L’hôtellerie française a démarré l’année 2010 avec des indicateurs dans le rouge, seuls les trois étoiles montrant des signes encourageants à Paris et sur la Côte d’Azur, selon des données publiées par le cabinet d’audit et de conseil Deloitte.
« Même l’hôtellerie 0 et 1 étoile, qui avait bien résisté en 2009, n’a pas été épargnée en janvier : elle a continué de faire preuve d’une bonne résistance sur les prix moyens mais a souffert en termes de fréquentation, » souligne l’étude, qui rappelle que janvier est traditionnellement un mois de faible activité.
En janvier, le RevPAR (revenu moyen par chambre disponible, principal indicateur du secteur qui combine prix moyen et taux d’occupation), a reculé de 3,5% à 105 euros dans les quatre étoiles, a baissé de 2% à 49 euros dans les trois étoiles et a diminué de 6,4% à 32 euros dans les deux étoiles.
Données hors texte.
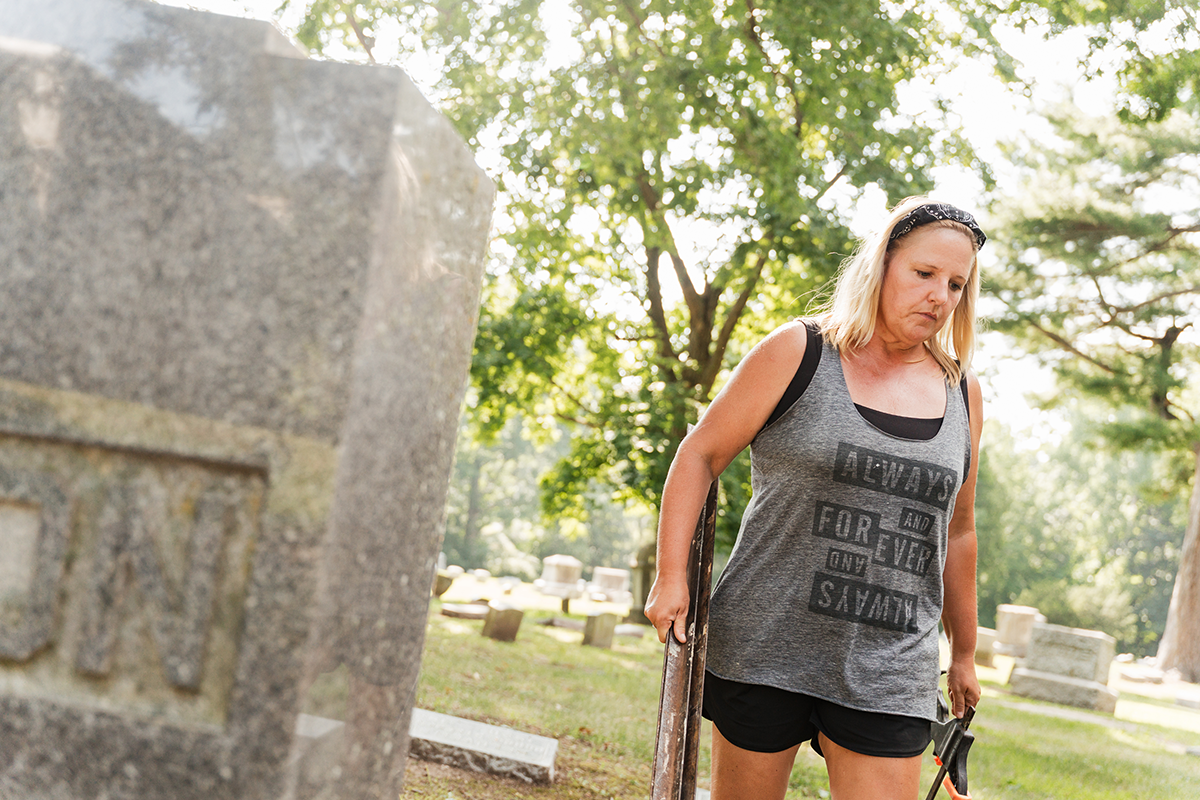 Melanie Purkis walking by a gravestone at Glenwood Cemetery wearing a gray tank top and black shorts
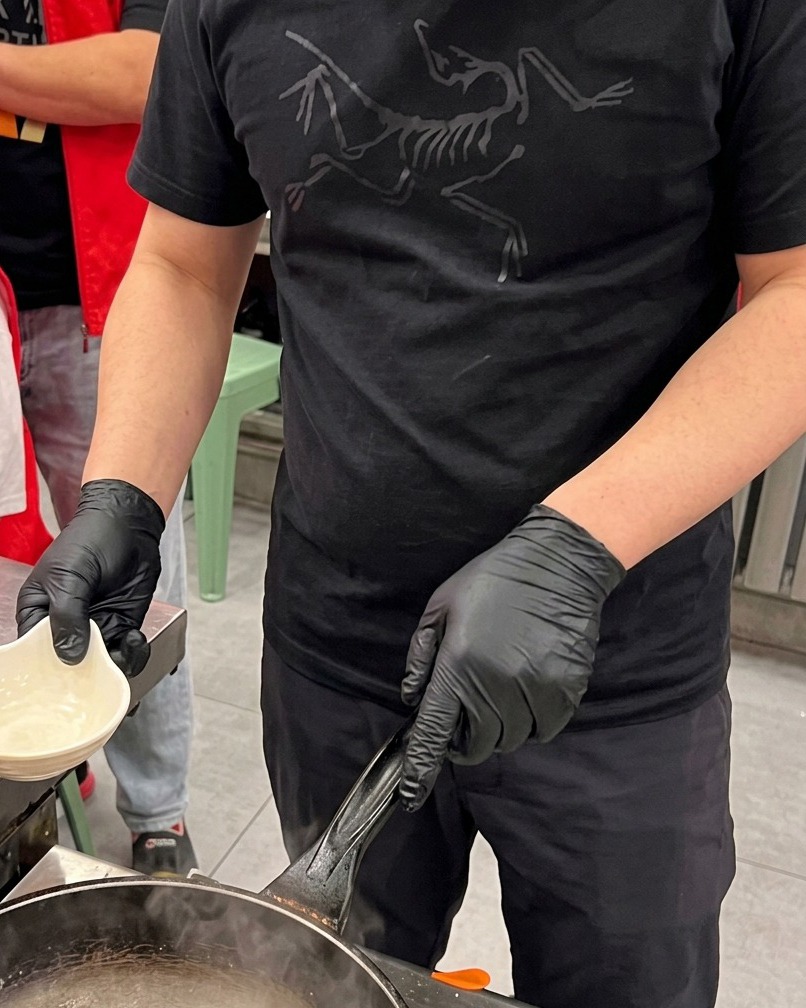 沸騰したお湯の中で、格子状に切れ目の入ったイカの身がサッと湯通しされている様子。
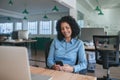 Smiling businesswoman sitting at her desk reading a text message Royalty Free Stock Photo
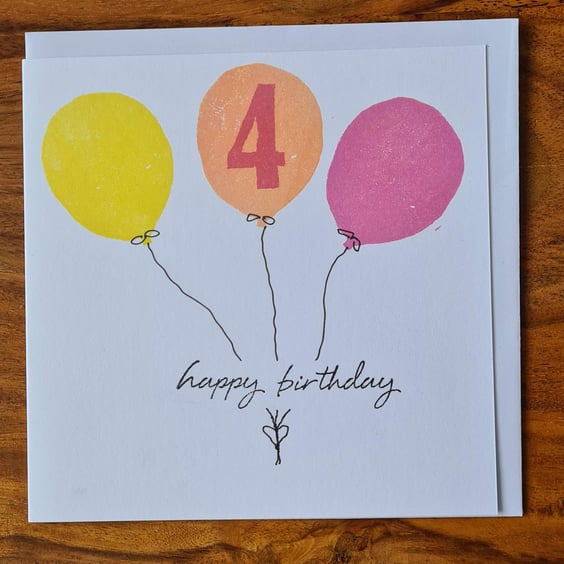Numbered balloon birthday card handprinted yellow pink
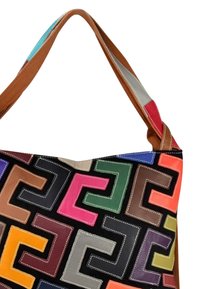 Sac en cuir porté épaule sur un fond noir avec des motifs géométriques colorés. Sangle double ton en marron, accents texturés.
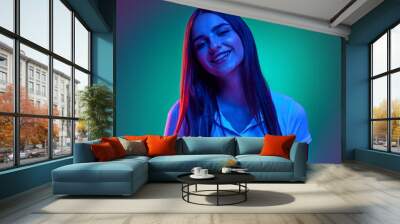 Portrait of joyful young girl looking at camera smiling cheerfully against gradient studio background in vibrant neon light. Concept of human emotions, business, beauty and fashion, sales season. Ad Wall mural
En revanche, dans Paris intra-muros, seuls les établissements 4 étoiles ont vu leur RevPAR baisser (-5%). Les villes de Montpellier et Marseille font également figure d’exception avec des hausses de RevPAR dans les deux et quatre étoiles pour la première et dans les trois et quatre étoiles pour la deuxième.
« Malgré des signes encourageants çà et là, l’année 2010 s’annonce difficile, les menaces étant nombreuses pour les hôteliers, » prévoit Deloitte, citant entre autres une clientèle d’afffaires avec des stratégies d’achat contraintes, une année paire traditionnellement moins favorable pour les congrès, ou encore des consommateurs moins enclins au tourisme d’agrément dans un climat économique morose. « L’embellie espérée pourrait toutefois intervenir au cours du second semestre, en lien avec un début de reprise économique », ajoute Deloitte.